--- Request A ---
According to the passage on DNN partitioning for privacy in edge computing, what did Shi et al. use to measure privacy between different IRs?
--- Request B ---
Extend the passage on DNN partitioning for privacy in edge computing, picking up after its final sentence.

Gu et al. [7] systematically analyzed the privacy risks in the edge-computing environment for image classification applications using DNN models. Based on their discovery, they proposed a Ternary Model Partitioning mechanism to mitigate the identified information leakages. Shi et al. [21] based on Gu’s work, further study the privacy protection by reserving layers on the edge device based on the trade-off between DNN performance and energy consumption. They utilized Kullback-Leibler (KL) divergence to measure the privacy between different IRs and they have proven that more privacy edges can get if more DNN parts are offloaded to the edge. Based on their findings, they utilized DNN partition to balance the DNN performance in the edge device and the user’s privacy protection level.

This paper utilizes the DNN partition mechanism to project users’ privacy in the edge-computing environment. Our work is quite close to Shi’s work [21]. However, we make two more contributions. Firstly, Shi’s work only focused on the chain topology DNN models, like AlextNet. We further study the privacy problem under DNN partition strategy on the DAG topology DNN models. Secondly, we introduce an energy-aware mix-precision quantization approach further to reduce the energy use in the edge device. Along with the mix-precision quantization approach, we can reduce the energy consumption of the inference process in the edge device leading to that we can deploy more layers on the device. However, how to find the mix-precision-related split point and keep the model’s accuracy become new challenges.

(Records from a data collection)
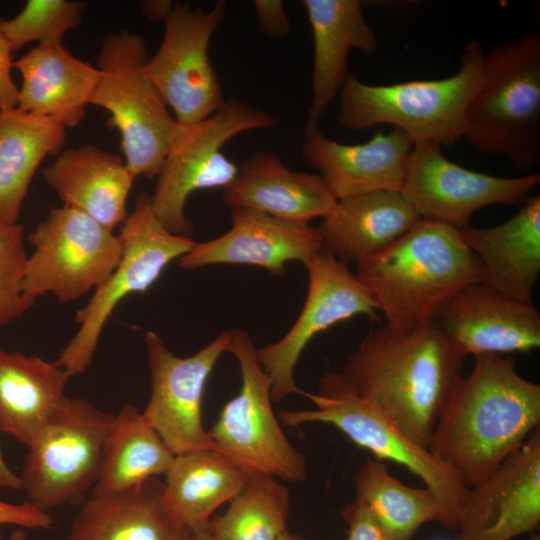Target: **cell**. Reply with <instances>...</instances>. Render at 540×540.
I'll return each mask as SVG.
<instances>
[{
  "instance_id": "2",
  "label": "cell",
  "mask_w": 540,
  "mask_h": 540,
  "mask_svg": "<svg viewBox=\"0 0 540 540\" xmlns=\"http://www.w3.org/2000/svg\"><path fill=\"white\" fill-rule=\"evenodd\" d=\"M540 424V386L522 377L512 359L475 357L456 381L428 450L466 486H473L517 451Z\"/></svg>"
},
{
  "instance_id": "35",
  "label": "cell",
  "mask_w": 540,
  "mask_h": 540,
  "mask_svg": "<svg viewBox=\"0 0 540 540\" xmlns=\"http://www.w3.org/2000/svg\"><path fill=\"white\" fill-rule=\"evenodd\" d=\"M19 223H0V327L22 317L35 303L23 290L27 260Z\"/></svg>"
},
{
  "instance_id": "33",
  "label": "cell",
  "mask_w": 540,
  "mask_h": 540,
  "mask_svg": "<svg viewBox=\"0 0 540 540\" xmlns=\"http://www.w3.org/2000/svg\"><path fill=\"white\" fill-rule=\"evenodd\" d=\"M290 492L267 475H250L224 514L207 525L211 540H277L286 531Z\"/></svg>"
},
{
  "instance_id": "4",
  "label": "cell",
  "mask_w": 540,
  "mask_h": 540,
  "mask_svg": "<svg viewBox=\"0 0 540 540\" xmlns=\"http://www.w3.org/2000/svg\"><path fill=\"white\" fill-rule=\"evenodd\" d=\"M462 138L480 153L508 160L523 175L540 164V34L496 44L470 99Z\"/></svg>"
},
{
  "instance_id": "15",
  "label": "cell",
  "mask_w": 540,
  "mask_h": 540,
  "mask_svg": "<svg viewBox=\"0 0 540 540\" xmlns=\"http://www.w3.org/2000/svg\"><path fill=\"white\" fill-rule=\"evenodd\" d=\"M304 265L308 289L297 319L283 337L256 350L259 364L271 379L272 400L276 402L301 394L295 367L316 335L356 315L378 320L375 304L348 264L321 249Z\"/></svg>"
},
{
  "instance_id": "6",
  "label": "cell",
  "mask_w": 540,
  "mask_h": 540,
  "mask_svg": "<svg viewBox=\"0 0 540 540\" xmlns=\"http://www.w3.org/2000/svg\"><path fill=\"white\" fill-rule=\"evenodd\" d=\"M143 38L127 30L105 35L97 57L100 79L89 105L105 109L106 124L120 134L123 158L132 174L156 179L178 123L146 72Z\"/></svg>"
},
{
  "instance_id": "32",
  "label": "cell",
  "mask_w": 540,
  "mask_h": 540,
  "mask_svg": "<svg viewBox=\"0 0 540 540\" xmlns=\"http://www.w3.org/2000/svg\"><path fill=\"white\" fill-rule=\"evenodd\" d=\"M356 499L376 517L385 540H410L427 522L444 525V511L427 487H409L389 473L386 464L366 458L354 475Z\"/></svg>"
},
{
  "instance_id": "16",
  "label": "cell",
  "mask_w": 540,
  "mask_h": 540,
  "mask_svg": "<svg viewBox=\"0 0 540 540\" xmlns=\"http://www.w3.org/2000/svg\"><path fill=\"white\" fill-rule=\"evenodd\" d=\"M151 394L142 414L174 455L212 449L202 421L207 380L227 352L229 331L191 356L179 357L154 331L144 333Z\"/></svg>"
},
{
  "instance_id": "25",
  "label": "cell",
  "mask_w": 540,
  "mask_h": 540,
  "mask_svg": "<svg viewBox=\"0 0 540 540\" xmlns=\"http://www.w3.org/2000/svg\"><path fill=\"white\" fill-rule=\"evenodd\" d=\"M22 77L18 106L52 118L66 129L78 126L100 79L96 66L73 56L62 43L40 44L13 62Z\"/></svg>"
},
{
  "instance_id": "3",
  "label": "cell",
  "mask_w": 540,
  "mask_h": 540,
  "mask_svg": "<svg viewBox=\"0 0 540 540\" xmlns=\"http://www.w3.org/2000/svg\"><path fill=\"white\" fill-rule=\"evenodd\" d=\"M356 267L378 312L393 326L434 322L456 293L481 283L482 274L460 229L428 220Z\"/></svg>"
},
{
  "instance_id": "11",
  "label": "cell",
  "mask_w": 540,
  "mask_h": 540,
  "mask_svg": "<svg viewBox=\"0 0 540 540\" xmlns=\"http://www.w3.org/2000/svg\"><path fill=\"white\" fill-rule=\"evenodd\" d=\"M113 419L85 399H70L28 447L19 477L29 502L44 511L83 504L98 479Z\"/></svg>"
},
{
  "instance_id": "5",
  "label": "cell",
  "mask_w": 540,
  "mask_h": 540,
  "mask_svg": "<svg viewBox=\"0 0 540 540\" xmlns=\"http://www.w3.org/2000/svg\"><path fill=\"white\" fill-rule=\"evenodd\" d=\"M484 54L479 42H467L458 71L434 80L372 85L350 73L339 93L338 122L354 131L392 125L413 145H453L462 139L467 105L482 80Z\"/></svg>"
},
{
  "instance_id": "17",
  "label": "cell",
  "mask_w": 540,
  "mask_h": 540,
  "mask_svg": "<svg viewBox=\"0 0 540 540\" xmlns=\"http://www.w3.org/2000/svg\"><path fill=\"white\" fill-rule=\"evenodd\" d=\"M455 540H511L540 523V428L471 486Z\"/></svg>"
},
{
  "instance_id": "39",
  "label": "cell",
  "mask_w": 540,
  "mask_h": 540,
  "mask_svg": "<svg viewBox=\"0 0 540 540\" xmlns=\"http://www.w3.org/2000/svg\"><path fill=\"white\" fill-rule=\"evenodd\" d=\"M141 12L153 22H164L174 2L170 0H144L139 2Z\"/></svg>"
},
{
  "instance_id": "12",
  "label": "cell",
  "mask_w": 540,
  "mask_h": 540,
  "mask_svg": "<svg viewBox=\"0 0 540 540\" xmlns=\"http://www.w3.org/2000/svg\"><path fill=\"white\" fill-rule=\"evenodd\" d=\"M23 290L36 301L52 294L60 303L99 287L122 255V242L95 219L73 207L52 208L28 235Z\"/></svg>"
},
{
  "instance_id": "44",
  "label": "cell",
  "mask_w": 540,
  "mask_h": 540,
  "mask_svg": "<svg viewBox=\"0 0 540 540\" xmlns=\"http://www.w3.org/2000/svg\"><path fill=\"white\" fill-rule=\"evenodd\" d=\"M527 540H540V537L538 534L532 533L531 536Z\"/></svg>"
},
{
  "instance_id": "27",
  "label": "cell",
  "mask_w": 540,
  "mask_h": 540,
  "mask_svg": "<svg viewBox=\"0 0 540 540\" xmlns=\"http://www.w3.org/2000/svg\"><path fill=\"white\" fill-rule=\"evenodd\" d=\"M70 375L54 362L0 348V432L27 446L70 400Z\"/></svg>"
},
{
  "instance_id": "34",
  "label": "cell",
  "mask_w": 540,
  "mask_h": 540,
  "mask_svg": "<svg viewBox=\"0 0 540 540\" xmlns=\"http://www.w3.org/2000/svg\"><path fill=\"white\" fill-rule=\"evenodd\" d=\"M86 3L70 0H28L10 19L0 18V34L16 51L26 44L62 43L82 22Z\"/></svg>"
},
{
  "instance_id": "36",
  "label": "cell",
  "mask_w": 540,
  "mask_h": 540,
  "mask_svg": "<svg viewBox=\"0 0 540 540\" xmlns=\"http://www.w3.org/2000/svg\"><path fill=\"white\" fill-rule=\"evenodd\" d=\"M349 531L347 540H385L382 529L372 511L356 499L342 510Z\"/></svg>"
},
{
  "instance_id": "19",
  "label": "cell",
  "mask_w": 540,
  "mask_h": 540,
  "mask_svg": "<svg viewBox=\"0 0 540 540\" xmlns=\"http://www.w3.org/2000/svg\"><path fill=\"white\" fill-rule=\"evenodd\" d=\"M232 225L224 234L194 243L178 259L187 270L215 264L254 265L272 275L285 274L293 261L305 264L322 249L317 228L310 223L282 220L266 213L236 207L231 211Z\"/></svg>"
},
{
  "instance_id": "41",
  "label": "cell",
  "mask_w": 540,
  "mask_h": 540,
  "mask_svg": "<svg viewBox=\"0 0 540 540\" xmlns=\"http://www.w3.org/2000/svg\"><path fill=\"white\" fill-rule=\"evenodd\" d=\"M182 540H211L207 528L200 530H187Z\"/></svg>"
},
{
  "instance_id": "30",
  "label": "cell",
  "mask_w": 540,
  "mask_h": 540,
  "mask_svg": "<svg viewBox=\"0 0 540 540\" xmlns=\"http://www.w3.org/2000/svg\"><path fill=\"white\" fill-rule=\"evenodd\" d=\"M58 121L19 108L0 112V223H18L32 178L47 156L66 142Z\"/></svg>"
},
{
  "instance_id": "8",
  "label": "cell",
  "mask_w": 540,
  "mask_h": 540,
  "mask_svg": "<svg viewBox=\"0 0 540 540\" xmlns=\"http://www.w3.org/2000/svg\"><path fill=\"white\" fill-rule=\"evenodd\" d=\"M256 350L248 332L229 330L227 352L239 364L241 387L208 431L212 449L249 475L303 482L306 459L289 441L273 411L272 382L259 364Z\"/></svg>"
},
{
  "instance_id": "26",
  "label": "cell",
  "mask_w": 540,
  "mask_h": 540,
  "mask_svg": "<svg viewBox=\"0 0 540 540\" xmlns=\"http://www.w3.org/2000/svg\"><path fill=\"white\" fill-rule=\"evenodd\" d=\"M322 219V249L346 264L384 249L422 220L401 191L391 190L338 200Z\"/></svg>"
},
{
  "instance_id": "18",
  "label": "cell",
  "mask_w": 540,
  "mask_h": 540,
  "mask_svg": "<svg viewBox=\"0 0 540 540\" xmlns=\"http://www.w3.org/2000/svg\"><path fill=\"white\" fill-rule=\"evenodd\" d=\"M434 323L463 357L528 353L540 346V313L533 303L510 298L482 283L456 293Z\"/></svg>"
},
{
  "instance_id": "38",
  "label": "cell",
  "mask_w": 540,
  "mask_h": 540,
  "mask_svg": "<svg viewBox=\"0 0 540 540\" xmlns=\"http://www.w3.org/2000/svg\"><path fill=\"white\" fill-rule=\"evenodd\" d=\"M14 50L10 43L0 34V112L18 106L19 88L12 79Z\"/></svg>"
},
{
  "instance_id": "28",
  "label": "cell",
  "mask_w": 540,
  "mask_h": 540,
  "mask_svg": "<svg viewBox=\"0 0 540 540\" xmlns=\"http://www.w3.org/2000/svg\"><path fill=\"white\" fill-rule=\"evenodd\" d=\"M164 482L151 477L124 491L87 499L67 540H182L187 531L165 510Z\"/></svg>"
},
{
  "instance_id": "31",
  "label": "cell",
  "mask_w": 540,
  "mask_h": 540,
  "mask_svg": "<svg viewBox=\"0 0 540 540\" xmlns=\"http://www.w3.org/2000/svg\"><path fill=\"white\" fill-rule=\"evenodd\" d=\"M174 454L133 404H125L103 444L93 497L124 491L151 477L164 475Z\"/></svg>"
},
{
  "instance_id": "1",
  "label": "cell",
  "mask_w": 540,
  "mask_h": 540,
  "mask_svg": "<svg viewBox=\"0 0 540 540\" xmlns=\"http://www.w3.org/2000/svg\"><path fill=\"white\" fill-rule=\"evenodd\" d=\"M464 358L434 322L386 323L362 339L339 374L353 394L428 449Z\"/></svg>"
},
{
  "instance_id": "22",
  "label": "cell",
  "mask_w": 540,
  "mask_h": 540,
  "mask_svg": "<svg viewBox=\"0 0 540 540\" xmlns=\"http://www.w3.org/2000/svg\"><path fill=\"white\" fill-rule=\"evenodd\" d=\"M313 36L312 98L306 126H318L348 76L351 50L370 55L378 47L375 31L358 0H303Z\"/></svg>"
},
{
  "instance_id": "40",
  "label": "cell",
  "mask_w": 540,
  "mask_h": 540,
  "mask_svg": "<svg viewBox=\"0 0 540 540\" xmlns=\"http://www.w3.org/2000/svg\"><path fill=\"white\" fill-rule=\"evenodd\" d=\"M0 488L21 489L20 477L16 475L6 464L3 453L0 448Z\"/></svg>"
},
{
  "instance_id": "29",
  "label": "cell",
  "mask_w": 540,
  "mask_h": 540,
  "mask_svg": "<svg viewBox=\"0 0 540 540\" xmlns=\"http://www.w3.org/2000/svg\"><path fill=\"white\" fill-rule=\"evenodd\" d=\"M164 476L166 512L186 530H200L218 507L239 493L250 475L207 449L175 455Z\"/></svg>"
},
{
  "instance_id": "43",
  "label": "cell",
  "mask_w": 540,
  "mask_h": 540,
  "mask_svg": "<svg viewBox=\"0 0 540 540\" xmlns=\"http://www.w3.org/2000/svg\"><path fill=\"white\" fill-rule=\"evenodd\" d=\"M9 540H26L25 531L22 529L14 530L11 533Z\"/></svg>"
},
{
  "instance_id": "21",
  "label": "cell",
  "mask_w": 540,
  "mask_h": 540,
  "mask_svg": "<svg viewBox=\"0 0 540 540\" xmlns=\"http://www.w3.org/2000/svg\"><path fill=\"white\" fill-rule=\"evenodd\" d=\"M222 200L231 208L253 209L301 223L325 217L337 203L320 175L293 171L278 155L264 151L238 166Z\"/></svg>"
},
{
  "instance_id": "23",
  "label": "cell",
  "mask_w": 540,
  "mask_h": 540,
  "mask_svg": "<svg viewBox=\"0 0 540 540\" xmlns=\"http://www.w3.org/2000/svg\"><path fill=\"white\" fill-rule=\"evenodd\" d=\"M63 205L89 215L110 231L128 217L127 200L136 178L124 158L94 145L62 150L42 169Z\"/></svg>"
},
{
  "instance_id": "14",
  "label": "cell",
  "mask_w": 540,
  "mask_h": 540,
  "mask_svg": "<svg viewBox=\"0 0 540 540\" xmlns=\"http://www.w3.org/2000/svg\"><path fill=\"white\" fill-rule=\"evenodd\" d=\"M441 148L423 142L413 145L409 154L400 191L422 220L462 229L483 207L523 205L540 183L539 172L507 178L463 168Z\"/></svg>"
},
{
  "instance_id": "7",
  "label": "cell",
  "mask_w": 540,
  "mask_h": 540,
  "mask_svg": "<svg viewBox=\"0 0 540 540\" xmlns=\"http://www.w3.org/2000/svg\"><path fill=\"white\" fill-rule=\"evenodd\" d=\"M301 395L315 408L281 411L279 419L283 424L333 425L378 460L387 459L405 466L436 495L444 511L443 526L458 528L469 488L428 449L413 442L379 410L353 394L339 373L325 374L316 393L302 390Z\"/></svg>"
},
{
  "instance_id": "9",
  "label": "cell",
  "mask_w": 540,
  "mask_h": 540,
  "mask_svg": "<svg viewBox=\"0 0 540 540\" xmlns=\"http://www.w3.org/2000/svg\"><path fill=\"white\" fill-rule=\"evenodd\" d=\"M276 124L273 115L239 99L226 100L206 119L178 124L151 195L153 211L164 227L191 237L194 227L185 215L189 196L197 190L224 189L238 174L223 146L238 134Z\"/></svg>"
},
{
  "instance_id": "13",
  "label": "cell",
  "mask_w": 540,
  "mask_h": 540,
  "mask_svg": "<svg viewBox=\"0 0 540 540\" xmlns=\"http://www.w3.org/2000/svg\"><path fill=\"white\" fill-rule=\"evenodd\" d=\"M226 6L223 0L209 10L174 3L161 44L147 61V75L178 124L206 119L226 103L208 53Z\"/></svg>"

--- Exercise output A ---
Kullback-Leibler (KL) divergence.

--- Exercise output B ---
Neural network quantization

As today’s DNN becoming complex than ever before, the enormous computation resources they consume have primarily limited applications on edge devices. With the IoT approaching, there is a raising need for DNN compression techniques. Neural network quantization effectively shrinks the model size and reduces energy consumption by quantizing original weights and activations to lower precision without changing model architecture. The challenge of DNN quantization is the trade-off between model accuracy and model performance. Uniform 8-bit quantization has been able to reduce the model sizes by a factor of 4 with insignificant accuracy loss [22]. Moreover, as the structure and importance vary among DNN layers, mixed-precision is adopted to further compress the model and save energy.

Want et al. [12] proposed HAQ, a framework that utilizes reinforcement learning to automatically search for mixed-precision quantization strategies to optimize the latency and energy consumption of neural networks through a hardware simulator. Yuan et al. [23] proposed EvoQ, a mixed-precision strategy based on an evolutionary algorithm to optimize the model bit allocation with limited data. To improve search efficiency, EvoQ analyzes the quantization sensitivity of each layer to boost search efficiency. Rusci et al. [24] propose a memory-driven neural network quantization method to achieve optimal accuracy within the memory constraint.

In our work, we plan to utilize the mix-precision approach to optimize the energy consumption of the edge device. Minimize energy is our primary objective within the mix-precision approach. Besides, we combined the mix-precision with the DNN partition mechanism for privacy protection.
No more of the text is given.